How many Authors do Publishers have featuring in the Best Sellers list.

In [0]:
ny_publishers = ny.groupBy("publisher").agg({"author": "count"})
ny_publishers = ny_publishers.orderBy(desc("count(author)"))

ny_publishers.show()

+--------------------+-------------+
|           publisher|count(author)|
+--------------------+-------------+
|              Putnam|         1061|
|       Little, Brown|          943|
|       Grand Central|          619|
|               Knopf|          559|
|           Doubleday|          475|
|            Scribner|          456|
|          Ballantine|          421|
|           Delacorte|          347|
|              Bantam|          319|
|    Simon & Schuster|          308|
|        St.

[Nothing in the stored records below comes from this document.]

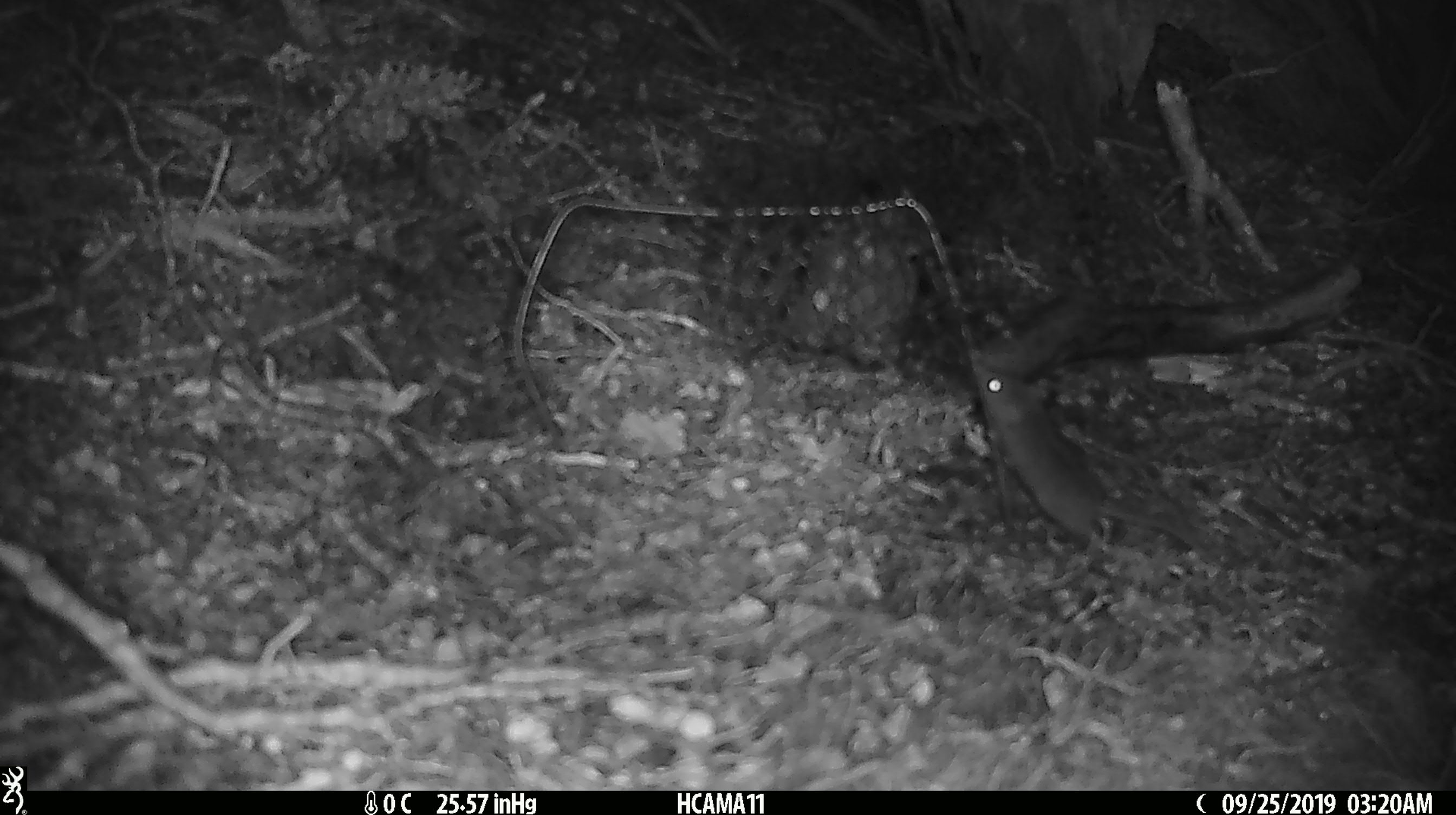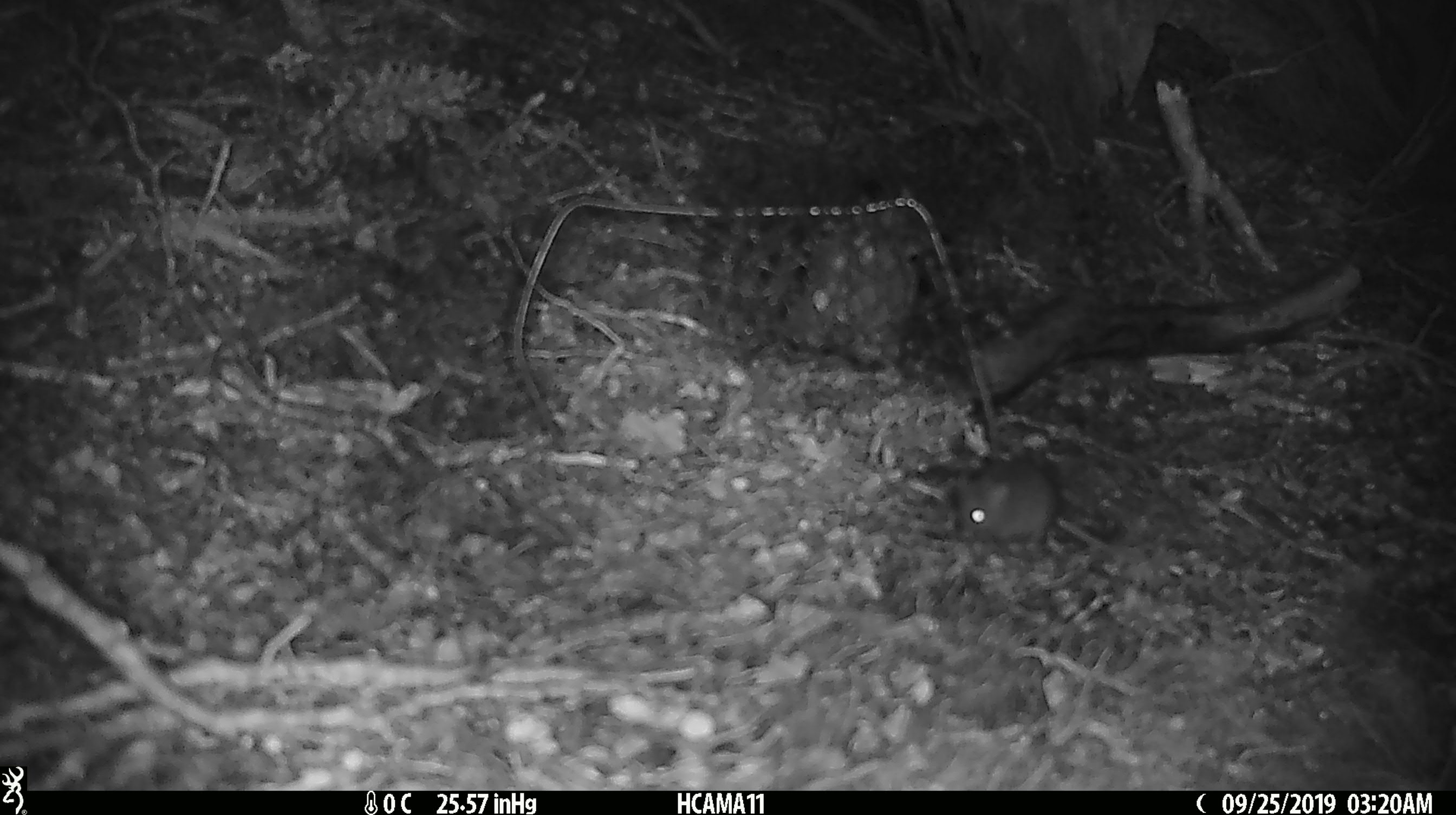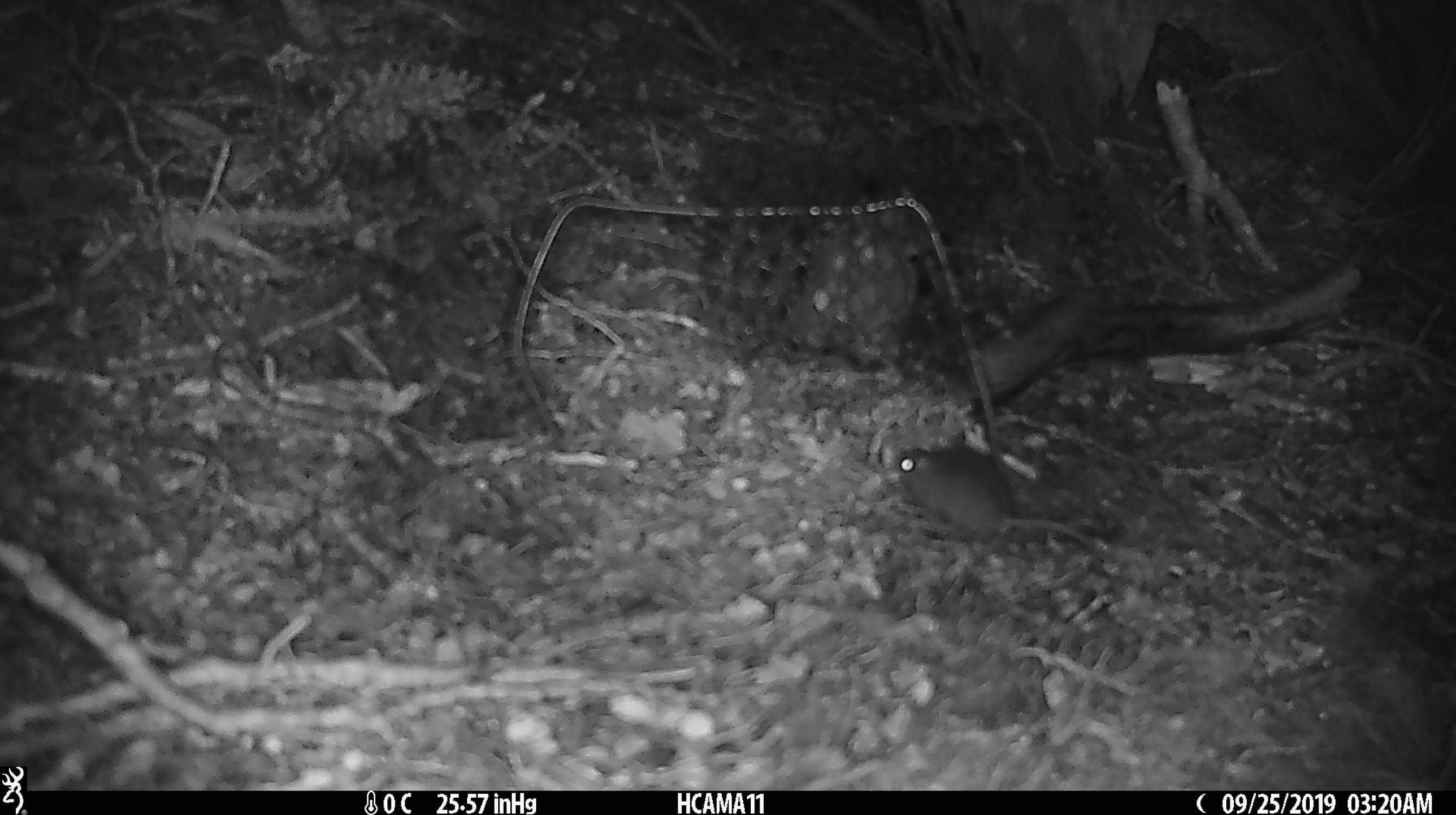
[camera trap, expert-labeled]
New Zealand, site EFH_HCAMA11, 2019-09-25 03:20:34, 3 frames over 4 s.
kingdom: Animalia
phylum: Chordata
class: Mammalia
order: Rodentia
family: Muridae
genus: Mus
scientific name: Mus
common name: mouse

Martin's|          301|
|              Viking|          269|
|        Random House|          252|
|Morrow/HarperCollins|          240|
|              Dutton|          231|
|              Harper|          211|
|           Riverhead|          199|
|  Amy Einhorn/Putnam|          185|
|               Atria|          183|
|        St. Martin’s|          178|
+--------------------+-------------+
only showing top 20 rows



In [0]:
putnam_authors = ny_best.filter(ny_best["publisher"] == "Putnam")
putnam = putnam_authors.groupBy("author").agg({"author":"count"})
putnam = putnam.orderBy(desc("count(author)"))

putnam.show()

+--------------------+-------------+
|              author|count(author)|
+--------------------+-------------+
|        Stuart Woods|          107|
|       John Sandford|          107|
|            J D Robb|           57|
|   Patricia Cornwell|           50|
|        Nora Roberts|           48|
|Clive Cussler and...|           41|
|   Catherine Coulter|           33|
|     Robert B Parker|           31|
|W E B Griffin and...|           31|
|Tom Clancy with M...|           28|
|             C J Box|           27|
|Clive Cussler and...|           26|
|Clive Cussler and...|           26|
|           Jan Karon|           26|
|   Randy Wayne White|           24|
|        Mark Greaney|           24|
|        Robert Crais|           24|
|        Daniel Silva|           19|
|       Alex Berenson|           17|
|Clive Cussler wit...|           14|
+--------------------+-------------+
only showing top 20 rows



Conclusion:

The Publisher Putnam has had a lot of success with their authors, who have had over 1000 of them featured in the New York Bestsellers list, while also not publishing the most expensive books amongst other publishers as well. Looking at the authors who have had their books published by Putnam, Stuart Woods and John Sandford both share the most books published by them with 107 books each, sharing a total of 20.2% (214 / 1061) of the amount of books published by Putnam.